With Poarch and Seppi playing at a high level, the Terps have found answers following key departures, pulling off their first away win since the 2018 season opener against William & Mary.
“It was a great game,” Leone said. “End to end, some great saves from both goalkeepers. Alyssa was electric that night, her shooting was just unbelievable with both feet. She was a threat the whole night.”
Seppi took over from Egyed, who had been a constant in goal for the past three seasons and was a two-time All-Big Ten third team honoree. Seppi played in five matches last year, but the bulk of time went to Egyed.
She’s cherished the opportunity in her senior year.
“It definitely has been a longtime coming,” Seppi said. “Freshman year to now I think my confidence has increased. My relationship with my backline has become a lot stronger. I’m so comfortable with them being in front of me, and I know that they’ll work as hard as they can.”
Since taking her place in the net, Seppi has started all but one game this year, when she ceded her starting spot on Senior Day to teammate Andi Wenck. Seppi has recorded 45 saves and holds a .738 save percentage.
Her clean sheet against George Mason and her strong performance against George Washington — where she made a career-high 11 saves — in September earned her a Big Ten Co-Goalkeeper of the Week award.
“She’s definitely become a leader,” Poarch said. “After Rachel left she didn’t take any steps back. She looked at Rachel as a role model and took a step in a good direction.”
Seppi saved Maryland against the Scarlet Knights with a key save in the 59th minute on a curling shot from Brittany LaPlant that looked as if it would find the top corner. Seppi made a leaping save to punch the ball over the bar and keep the Terps’ lead intact.
Poarch has already set herself apart, too, tying Harmon’s team-leading 13 points from last year in just 11 games. Harmon was the top scorer for Maryland last year, but Poarch is now the go-to option up front.
“AP has just blown us all away,” Seppi said. “She is one of the most dynamic players I have ever seen. Her ability off both feet has just been super clutch in every game we’ve played. As a goalkeeper, I know I’m very comfortable playing it long to her.”
Poarch has been a problem for opposing defenses because of her ability to create chances on her own. Her goal against Rutgers began with her collecting possession in the midfield. She also added to her point total with an assist on Hope Lewandoski’s goal late in the first half.
“She wants the ball in the pressure moments,” Leone said. “She’s just getting better, and stronger in every game. She knows she could be one of the best forwards in the league.”
For her efforts against Rutgers, she was named Big Ten Offensive Player of the Week on Tuesday, becoming the third Maryland player to earn a conference honor this year, following Seppi and defender Malikae Dayes.
Despite being capable of producing goals on her own, Poarch said she owes her progression to the help of her teammates.

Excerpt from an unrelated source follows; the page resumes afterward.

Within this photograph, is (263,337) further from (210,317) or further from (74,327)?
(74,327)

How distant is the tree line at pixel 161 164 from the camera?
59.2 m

“A lot of my teammates help with my confidence,” Poarch said. “Coming in after my injury last year, having them help me through my frustrations helped me through this season.”
If she scores four more goals by the end of the season, she will be the second Terp to reach the double-digit goal mark since Maryland joined the Big Ten.
After the impressive performances by Poarch and Seppi in the win over Rutgers, the Terps now look on to a road battle with Ohio State Thursday before returning home to face Illinois, two more contests Poarch and Seppi will be essential for.
“Every [Big Ten] team is so different,” Leone said. “I coached in the Pac-10 and they all played the same during that time. In the Big Ten everyone plays a little bit different. You just put one game away and then move to the next challenge.”